A&A 445, 337-340 (2006)
DOI: 10.1051/0004-6361:20054049

The flux-gap between bright and dark solar magnetic structures

K. G. Puschmann - E. Wiehr

Institut für Astrophysik, Friedrich-Hund-Platz 1, 37077 Göttingen, Germany

Received 21 March 2005 / Accepted 1 September 2005

Abstract
The upper size limit of solar small-scale magnetic flux concentrations ("G-band bright points'', BP) is reconsidered from speckle-reconstructed images taken at the 1-m SST on La Palma. The size-histogram shows a sharp drop towards 250 km diameter, variation of the noise filter threshold diminishes that value due to segmentation of the elongated structures. A further artificial segmentation of still elongated (i.e. not round) BP indicates that the upper limit may well be below 200 km diameter, corresponding to a flux smaller than $2.5\times10^{17}$ Mx which is more than 40 times smaller than that of smallest dark (mini-) pores. BP with diameters of 130 km would already yield to a flux gap of two orders of magnitude. The drop of BP numbers between the histogram maximum and the 90 km resolution limit achieved is found to depend on the low-pass filtering and is thus probably virtual. Higher spatial resolution data will still increase the flux gap between bright and dark solar magnetic flux concentrations which might be a signature of differently deep rooting in the solar atmosphere.

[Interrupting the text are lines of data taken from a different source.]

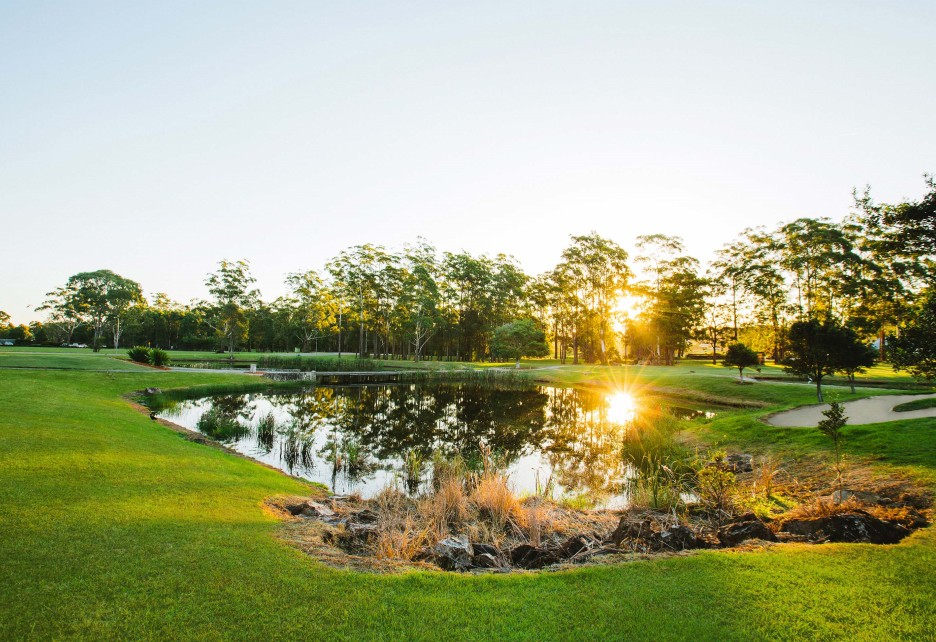 Tallwoods Golf Course And Resort - Accommodation VIC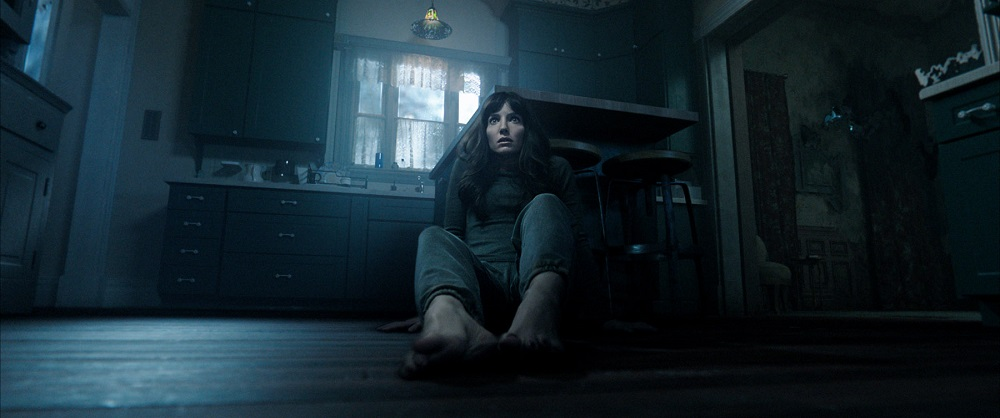 [News] James Wan's MALIGNANT – Check Out The Latest Trailer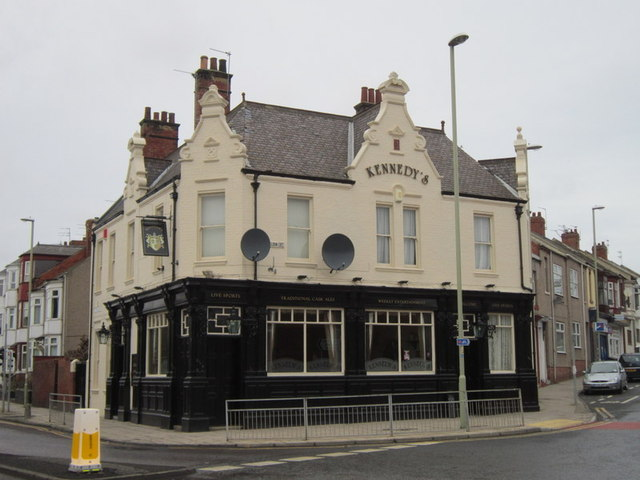 Kennedy's public house on Temple Town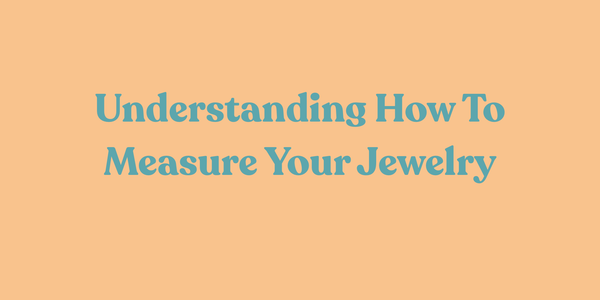 Measure jewelry
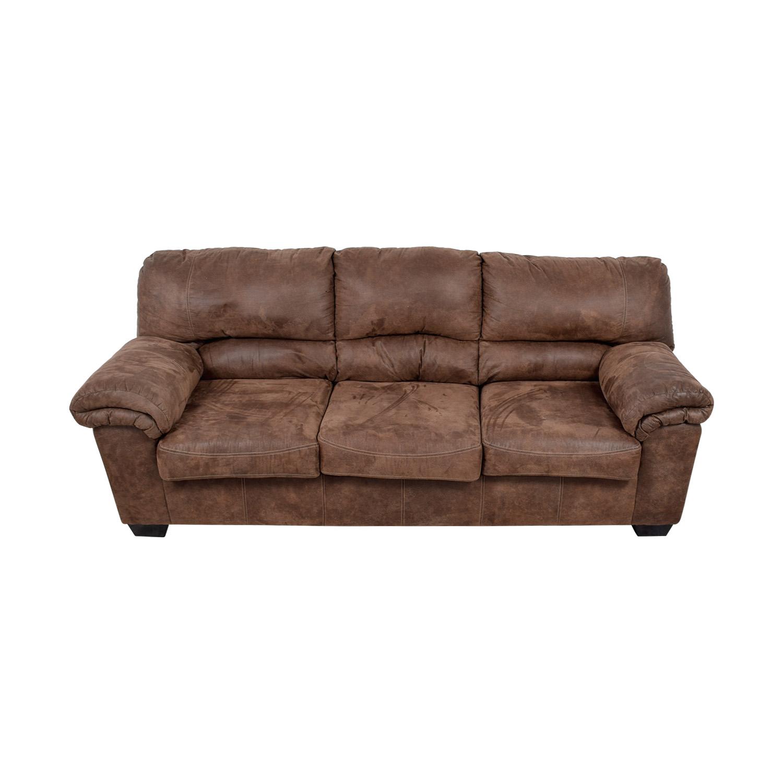 Ashley Furniture Ashley Furniture Brown Three-Cushion Sofa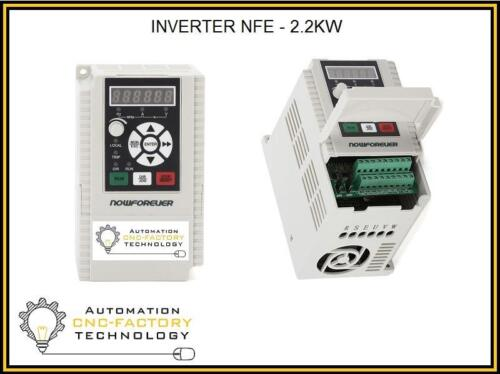 INVERTER NOWFOREVER 2.2KW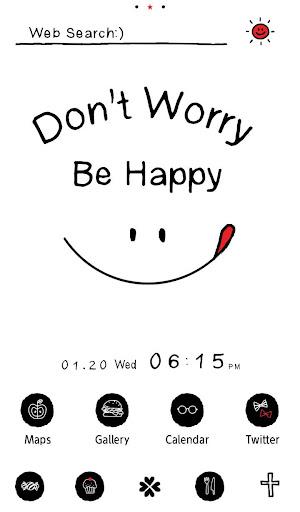 Don't Worry Be Happy Theme 1.0.0 Windows u7528 1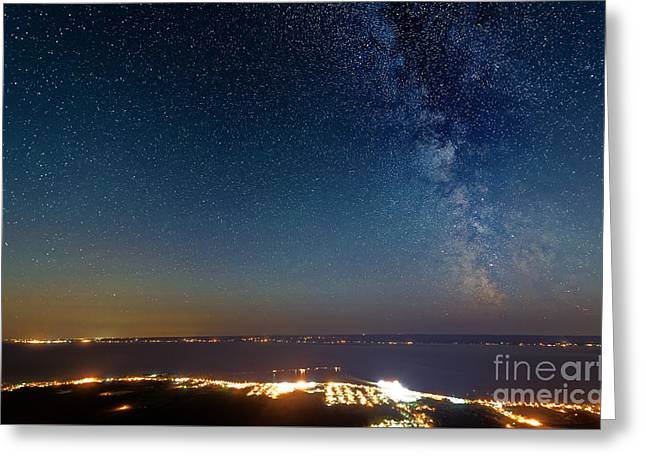Milky Way Above Carleton In Quebec Greeting Card by Colin Woods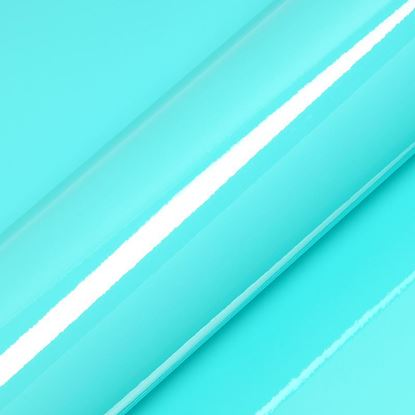 Picture of Tiffany Blue - HX20BTIB 1520mm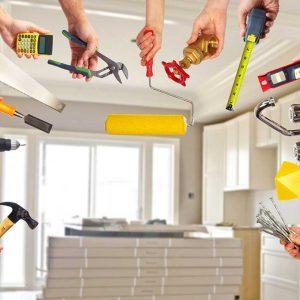 Ремонт квартиры – как сэкономить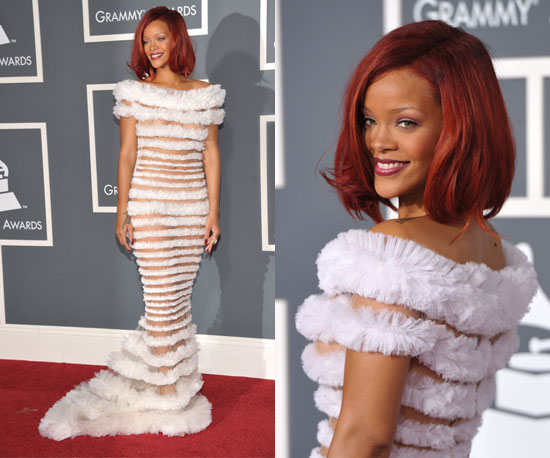 Rihanna Grammys 2011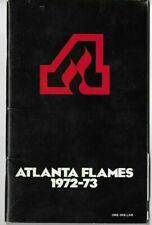 1972-73 ATLANTA FLAMES HOCKEY MEDIA GUIDE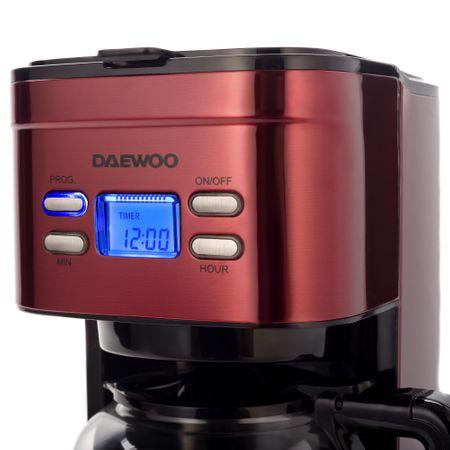 Cafetiera Daewoo DCM1000R, 1000 W, 1.5 l, Filtru permanent, Timer 24 ore, Indicator nivel apa, Design ergonomic, Rosu/Negru2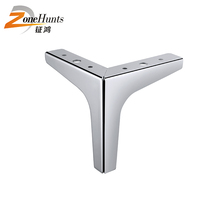 High Quality Hardware Part Triangle Furniture Sofa Accessories Replacement Sliver Triangle Iron Chrome Metal Y Shaped Sofa Legs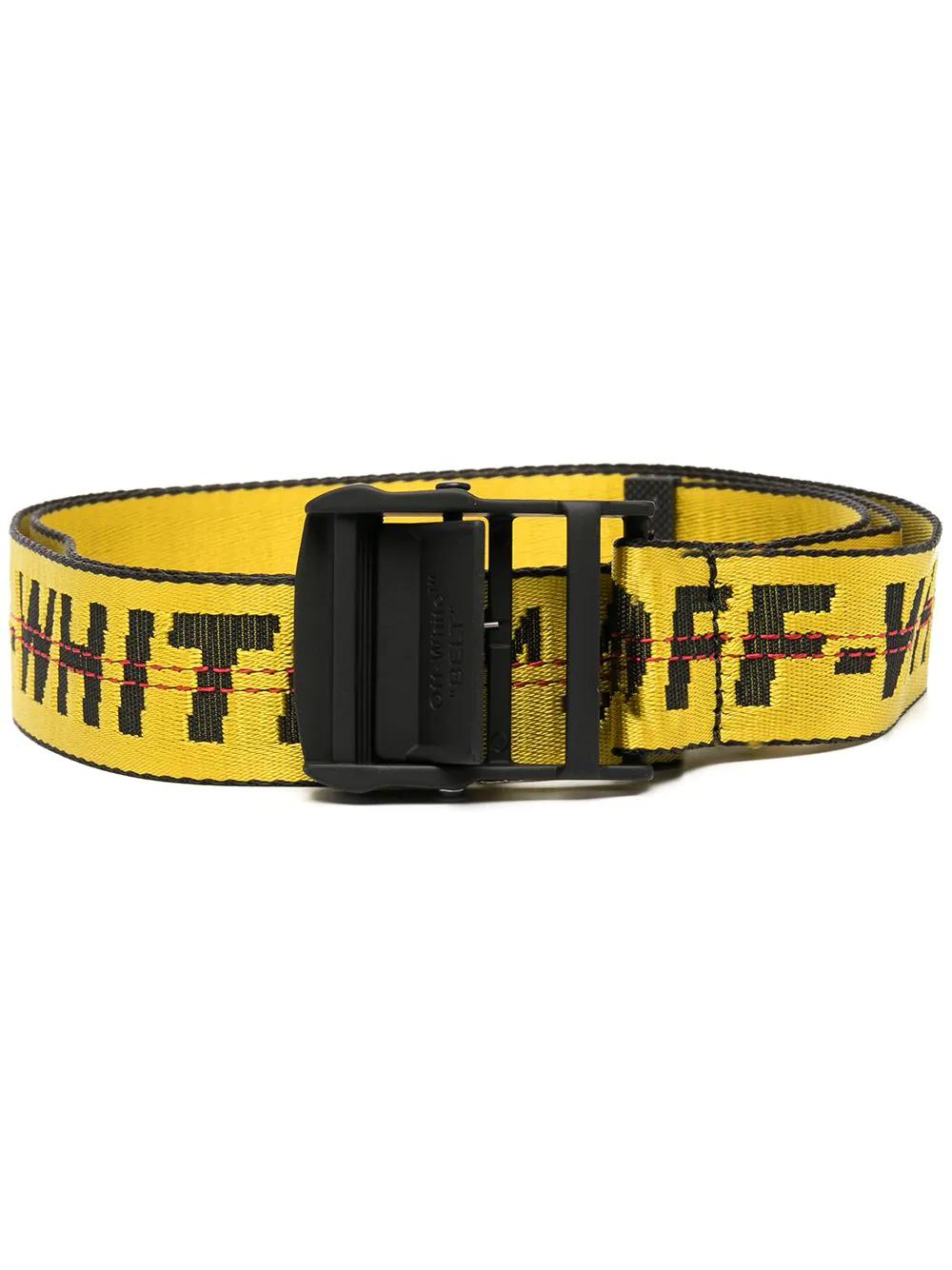 off-white adjustable belt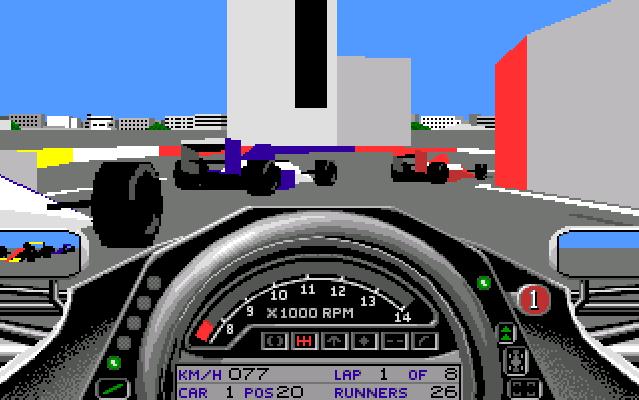 Souvenirs de 386 et 486, en VGA 256 couleurs ! :) F1GP_3
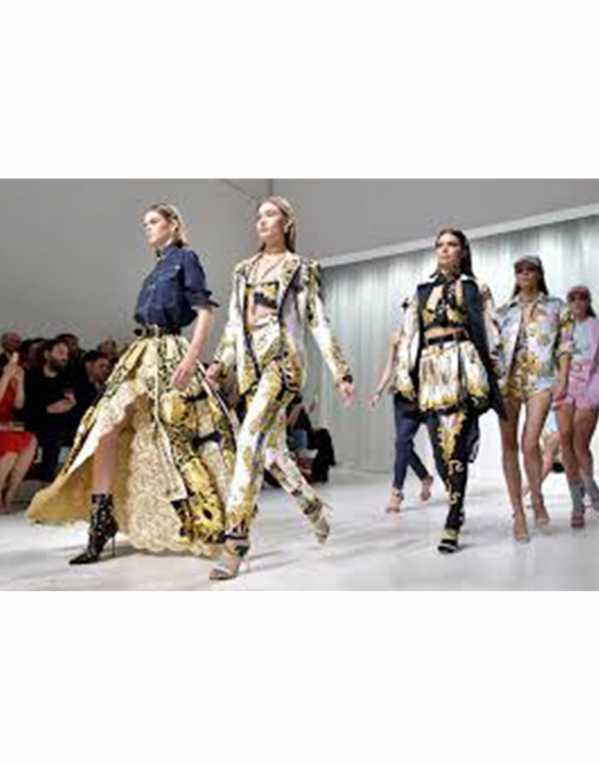 New York Financially Needs New York Fashion Week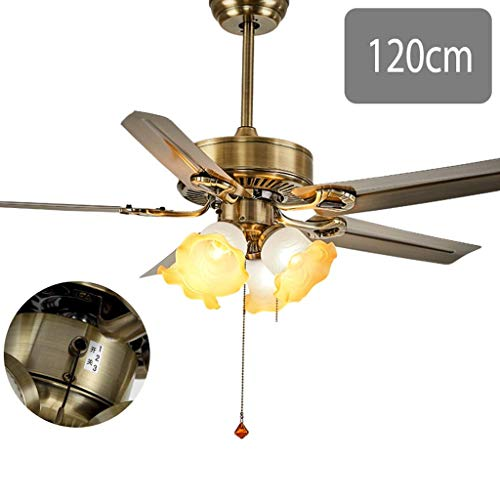 MoiHL Ventilador de Techo, luz, Cuerda, Mano, Sala de Estar, Dormitorio, Comedor, Velocidad Ajustable (Color: D),Segundo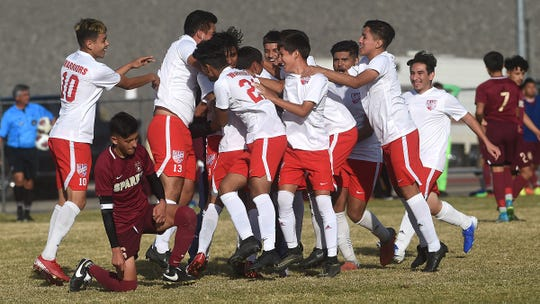 Western (Las Vegas) celebrates after defeating Sparks 2-1 during their NIAA 3A Boys Soccer Championship game at Wooster High in Reno on Nov. 16, 2019.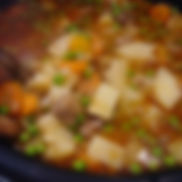 Warm up for lunch with___Beef Stew (GF)_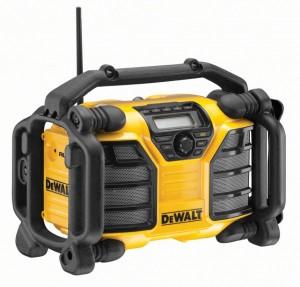 DEWALT XR-Li-Ion Akku- und Netz-Radio DCR 016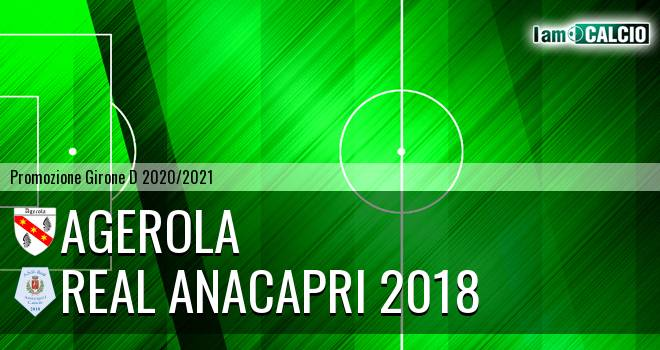 Agerola - Real Anacapri 2018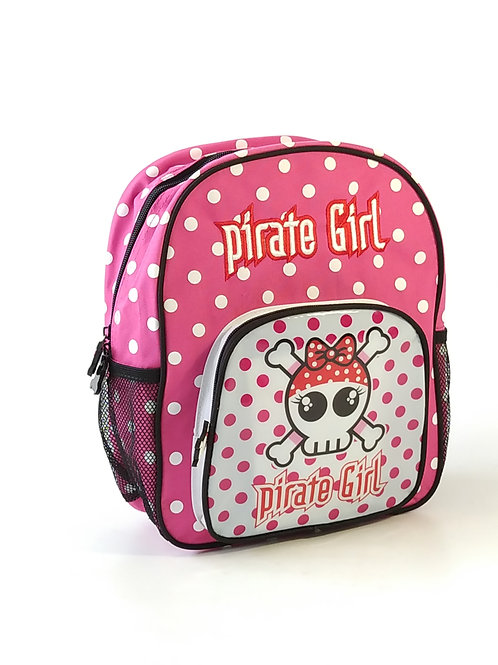 Mochila Pirate Girl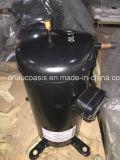 Evi 4HP Panasonic (SANYO) enrolla el compresor para el aire acondicionado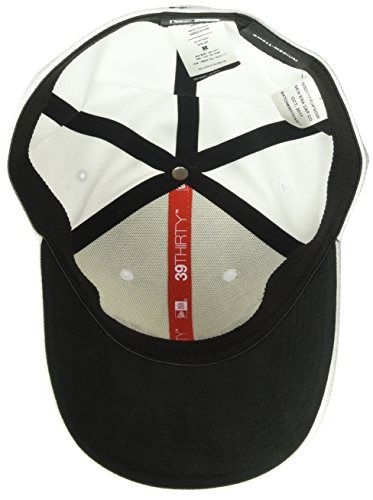 87154e50c1a ... denmark taylormade golf 2018 new era tour 39thirty hat blanco gran  36.960 en mercado libre 9cde9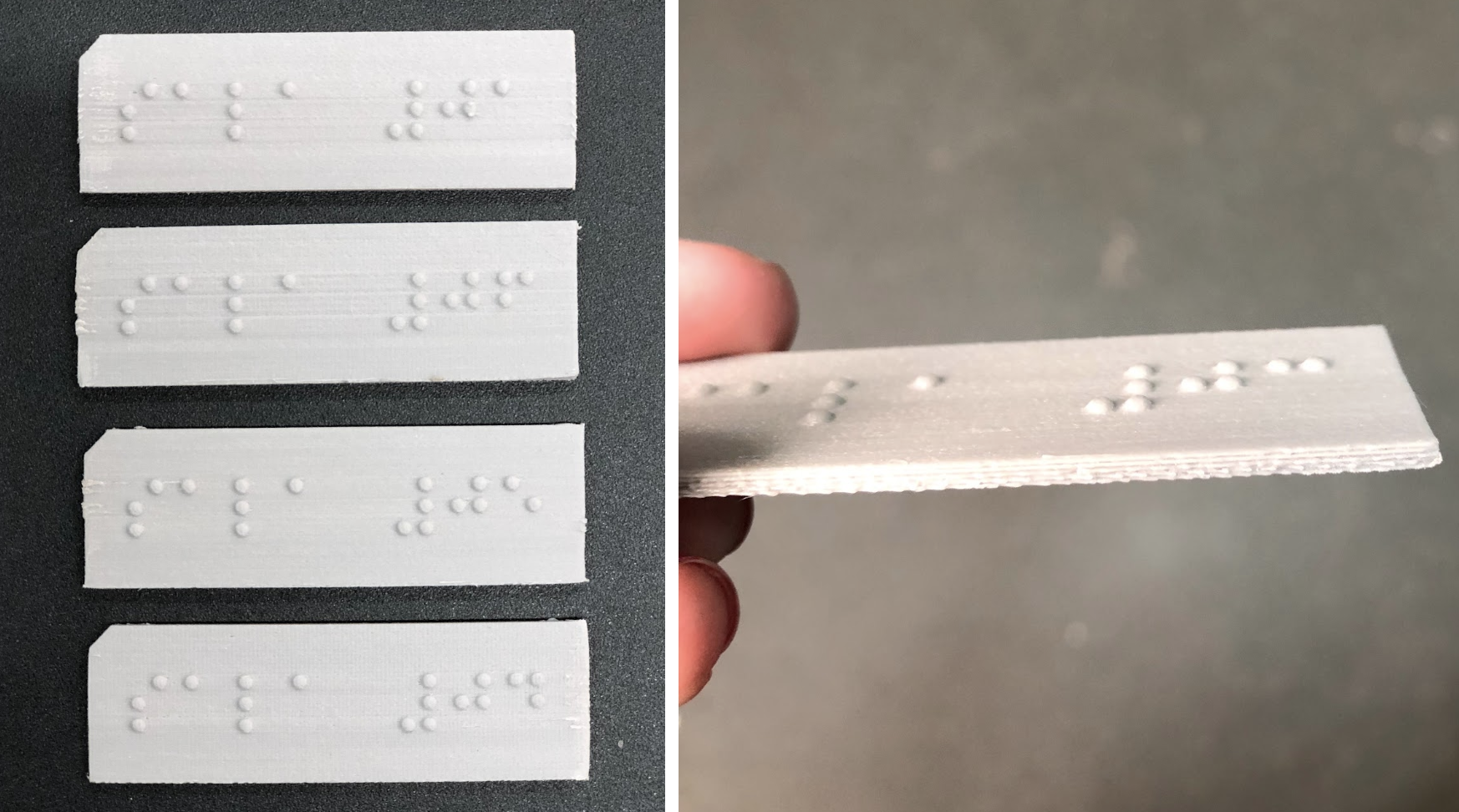 Placas Braille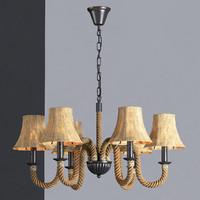3d hanging lamp loft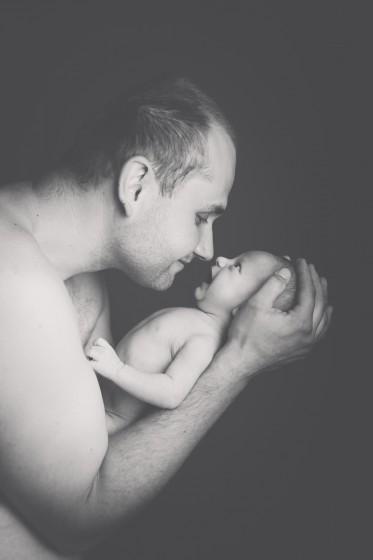 Fotografie _MG_4379-3.jpg v galerii Novorozenci od fotografky Eriky Matějkové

Key words: Sun: activity - magnetic fields

1 Introduction

Small-scale magnetic flux concentrations play a dominant role among solar structures - even outside active regions and during the minimum of the solar cycle. A precise investigation of them would require Zeeman polarimetry (Stokes-V maps, e.g., Domínguez Cerdeña et al. 2003) which, however, does not yet reach sufficiently high spatial resolution below 100 km. Fortunately, the spectral lines of the CH molecule near 430 nm (the "G-band'') offer a unique possibility: magnetic structures appear as "G-band bright points'' (BP) in filtergrams (cf., Muller & Roudier 1984; Title & Berger 1996). The observation of these BP through an interference filter of few nm width allows to take a large number of short-exposure images for, e.g., post-facto speckle reconstruction yielding images at a spatial resolution near the telescope's diffraction limit (Fig. 1).

$\begin{figure} \par\includegraphics[width=8.8cm,clip]{4049fig1.eps} \end{figure}$	Figure 1: Part of the speckle reconstructed G-band image used for this study, showing the active region NOAA0 10636 at $20^\circ$ E, $6^\circ$ S taken on June, 21, 2004, at the SST on La Palma; image size $30'' \times 33''$ ; limb toward the right side.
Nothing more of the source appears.